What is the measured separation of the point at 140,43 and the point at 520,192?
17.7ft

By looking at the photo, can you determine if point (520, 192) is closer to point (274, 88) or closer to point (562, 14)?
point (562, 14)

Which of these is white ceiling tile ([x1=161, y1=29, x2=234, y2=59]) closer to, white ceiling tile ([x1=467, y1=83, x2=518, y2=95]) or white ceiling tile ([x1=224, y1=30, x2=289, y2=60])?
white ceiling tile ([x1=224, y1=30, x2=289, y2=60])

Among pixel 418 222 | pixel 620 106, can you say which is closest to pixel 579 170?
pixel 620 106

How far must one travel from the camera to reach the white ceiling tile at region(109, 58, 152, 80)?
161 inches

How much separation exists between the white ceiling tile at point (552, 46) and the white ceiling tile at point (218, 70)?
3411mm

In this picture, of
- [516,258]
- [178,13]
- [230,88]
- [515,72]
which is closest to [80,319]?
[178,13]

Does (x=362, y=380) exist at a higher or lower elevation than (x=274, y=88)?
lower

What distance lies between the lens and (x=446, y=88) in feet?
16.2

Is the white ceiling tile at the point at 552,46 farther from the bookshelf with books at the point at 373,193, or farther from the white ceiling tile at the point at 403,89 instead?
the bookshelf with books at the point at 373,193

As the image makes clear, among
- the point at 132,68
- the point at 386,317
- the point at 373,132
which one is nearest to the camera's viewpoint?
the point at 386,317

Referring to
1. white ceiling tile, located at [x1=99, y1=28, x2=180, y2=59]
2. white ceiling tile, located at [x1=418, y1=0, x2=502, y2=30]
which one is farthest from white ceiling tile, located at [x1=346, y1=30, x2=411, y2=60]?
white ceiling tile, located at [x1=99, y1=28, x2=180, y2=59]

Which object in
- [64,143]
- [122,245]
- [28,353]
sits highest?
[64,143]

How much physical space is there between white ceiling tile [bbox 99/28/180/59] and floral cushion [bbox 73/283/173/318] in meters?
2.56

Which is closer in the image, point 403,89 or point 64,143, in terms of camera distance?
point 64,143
...
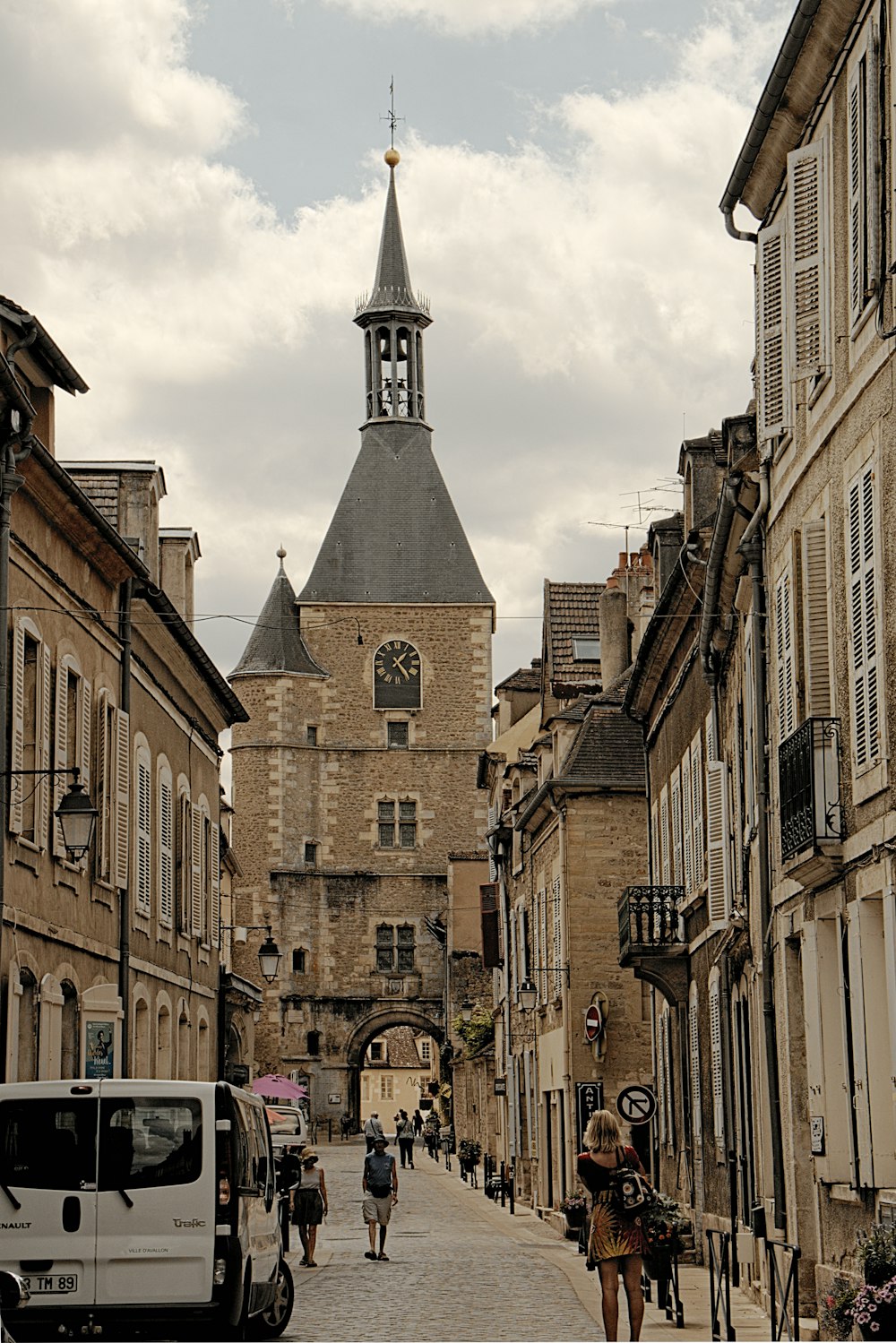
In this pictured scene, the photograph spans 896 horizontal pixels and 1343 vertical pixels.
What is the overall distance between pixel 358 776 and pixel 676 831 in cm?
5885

TASK TO COMPLETE: List every line in the entries above that contains the string "between". Only matches in the same letter case count.

COMPLETE OUTPUT:
How much separation exists between the white ceiling tile at point (552, 46) and the white ceiling tile at point (218, 70)?
What distance lies between the lens and (x=446, y=88) in feet?
How much physical space is there between white ceiling tile [bbox 99/28/180/59] and floral cushion [bbox 73/283/173/318] in meters?
What is the overall distance between pixel 358 776 and pixel 676 831 in cm?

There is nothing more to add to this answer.